Pick major that’s best for you, future career to come

This is the part where I have to write about myself, tell you my goals, ambitions, dream date, all that good stuff. My degree will be in journalism (didn’t see that one coming) when I graduate this coming spring.

I hope to one day become a professional website or magazine writer, more specifically, for websites and magazines covering nerdy topics like video games, anime, cartoons, and graphic novels.

I wrote for The Flor-Ala the entirety of my junior year of college. I got to know the people, and fell in love with reporting. Writing, however, is where I strive to shine. This is why I wanted to be, and obviously became, the life editor.

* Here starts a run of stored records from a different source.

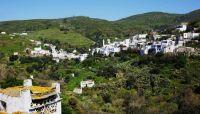 Agapi, Alois und der Rausch der Sinne – eine Urlaubsgeschichte auf Tinos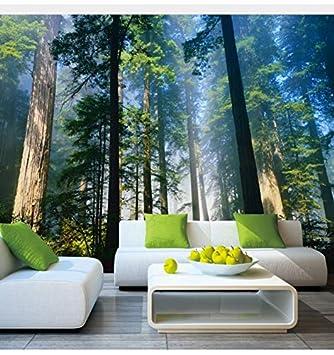 amazon com dalxsh 5d murals forests wallpaper nature fog trees 3dimage unavailable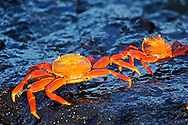 Sally Lightfoot Crab ( Grapsus grapsus ) . Santiago Island. Galapagos.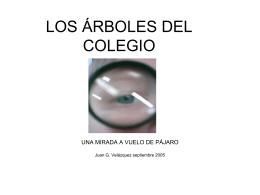 LOS ÁRBOLES DEL COLEGIO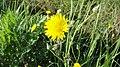 Mamo khora HD 31 - panoramio.jpg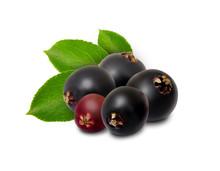 Elderberry Isolated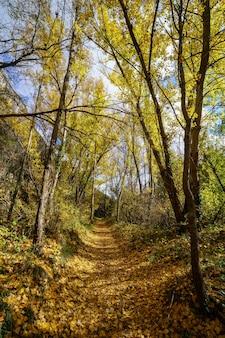 Herfst landschap. pad in het bos met lichten en schaduwen. tapijt van gevallen bladeren en magisch en betoverd bos. segovia, spanje.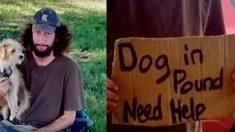 ÉTATS-UNIS - Une femme aide un sans-abri à retrouver son chien - ce qui se passe ensuite est magnifique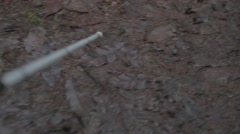 White stick and dog Stock Footage
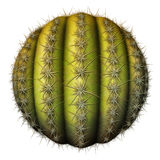 Cactus Ball Stock Photography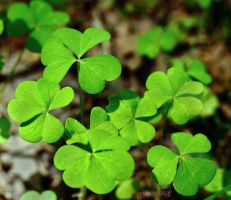 Still Looking 4 leaf clover by caillteone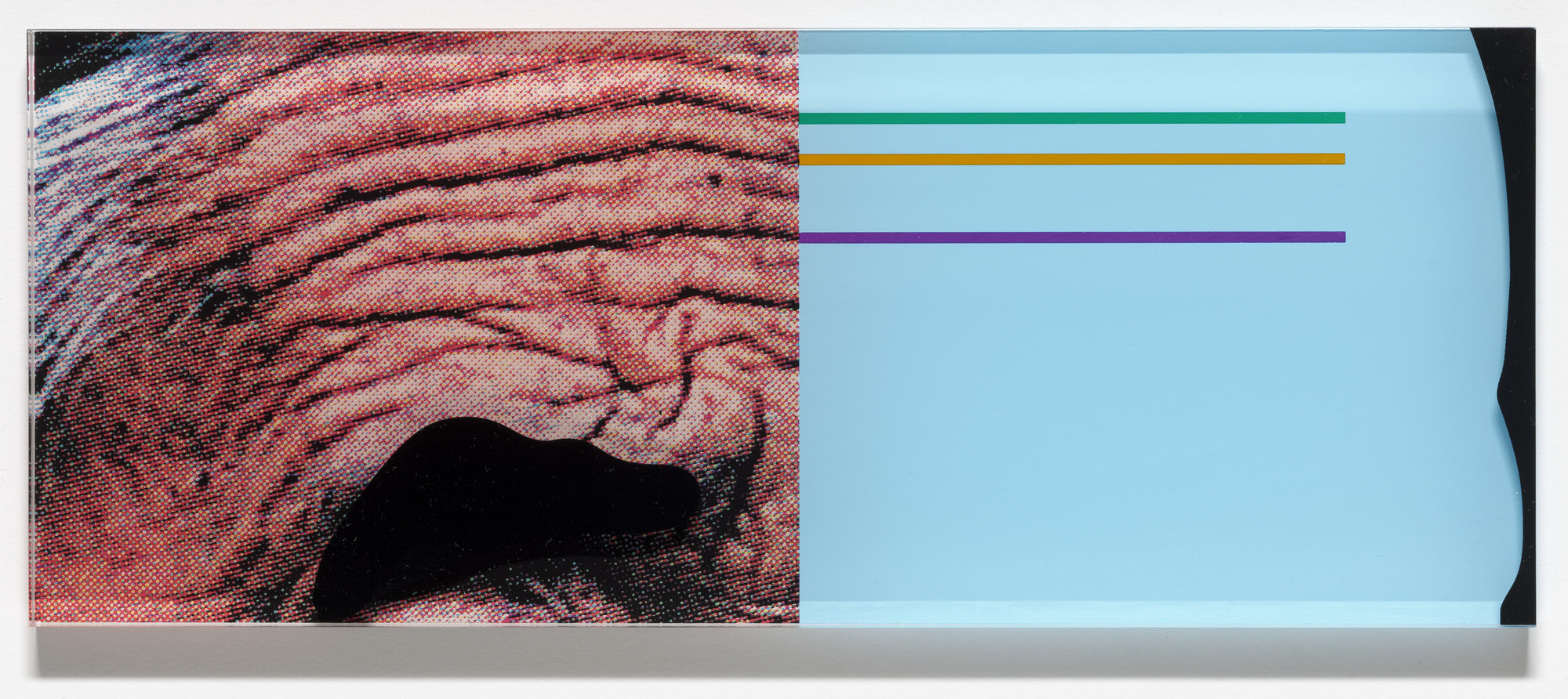 John Baldessari. Raised Eyebrows/Furrowed Foreheads: Crooked Made Straight (for Parkett no. 86). 2009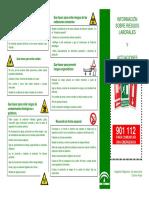 TRIPTICO-PLAN-DE-EMERGENCIA.pdf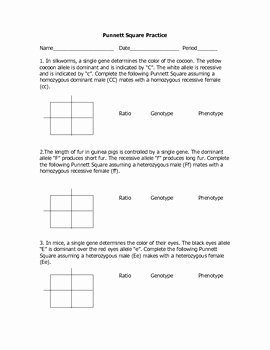 Monohybrid Cross Worksheet Answers Unique Monohybrid Cross Practice Problems by Goby S Lessons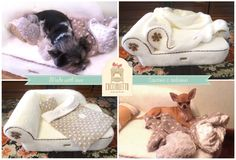 We have an elegant assortment of luxury beds and accessories for small and medium sized dogs. Create your own luxury dog beds with unique design. Handmade dog beds available online in luxury style Small Sized Dogs, Medium Sized Dogs, Designer Dog Beds, Dog Accessories, Four Legged, Dog Design, Dog Friends, Luxury Bedding, Plaid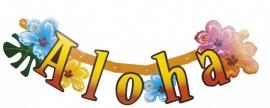 "Hawai bloem ""Aloha"" / banner"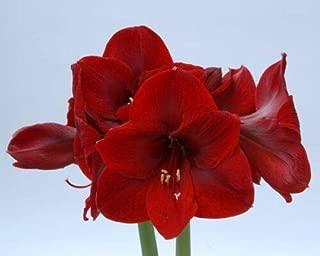 1 Bulb of Amaryllis Dutch Carmen Hippeastrum, Size 36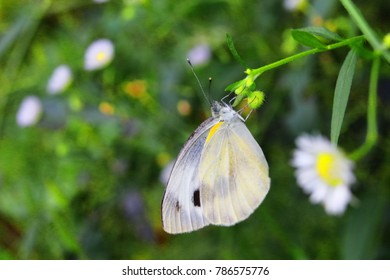 White and yellow butterflies are on small flowers.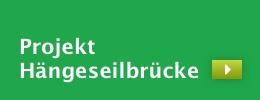 Projekt Hängebrücke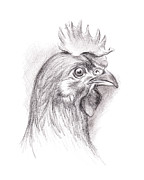 Rooster Drawings Acrylic Prints - Chicken Portrait in Charcoal Acrylic Print by MM Anderson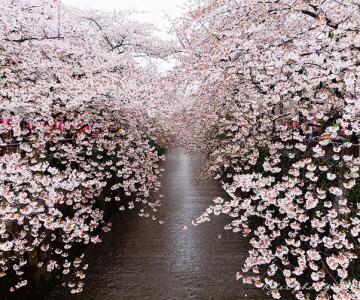 Festivalul florilor de cires Sakura in 13 imagini minunate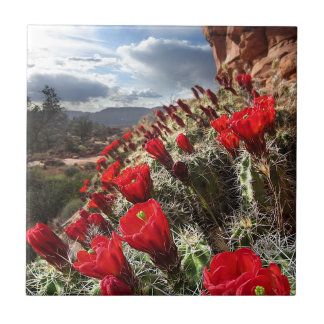 Wildflowers - Grand Canyon - Arizona Tile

My section of the paper gets a lot more freedom when it comes to the topics covered, which allows my imagination and sense of literary adventure room to wander. This is all a slick ploy to gather more loyal writers for my section, but let’s continue with more information about me and the valuable advice I’m about to lay on you.

I say all of this to make one point: follow your heart. The career path I have chosen is competitive, demanding, and practically impossible to get rich in. I started UNA as an accounting major (no offense to our wonderful business department, but that lasted a good year before I basically developed hives from the lack of creative release). After a life-changing advising moment with Dr. Greg Pitts, my current department chair, where he filled out my change of major form right there in front of me, I was a new journalism undergrad.

Don’t pick a major because it will bring in the moolah, don’t pick a major to follow in your parent’s footsteps, and for the love of all that is holy, don’t randomly pick a major using a frowned-upon method such as eeny-meeny-miney-mo. You have two years to figure out which major you want, anyway: soak it all in.

Pick your major because your heart told you to. It is the real brains of the operation, after all.

Now after having a little “mom” moment, let me give you some more advice on how to become successful when you finally do pick the major of your dreams.

Study hard, make friends of all types, and become friends with your professors. If they like you, if you can prove to them you are worth their interest, they will bring opportunities faster than a career fair. Be polite, never mean, and live your life with dignity.

Good luck, fellow UNA peeps, I hope you enjoy our paper each week, and remember: it is up to you to make your college experience worth the ungodly amount of money you are paying for it.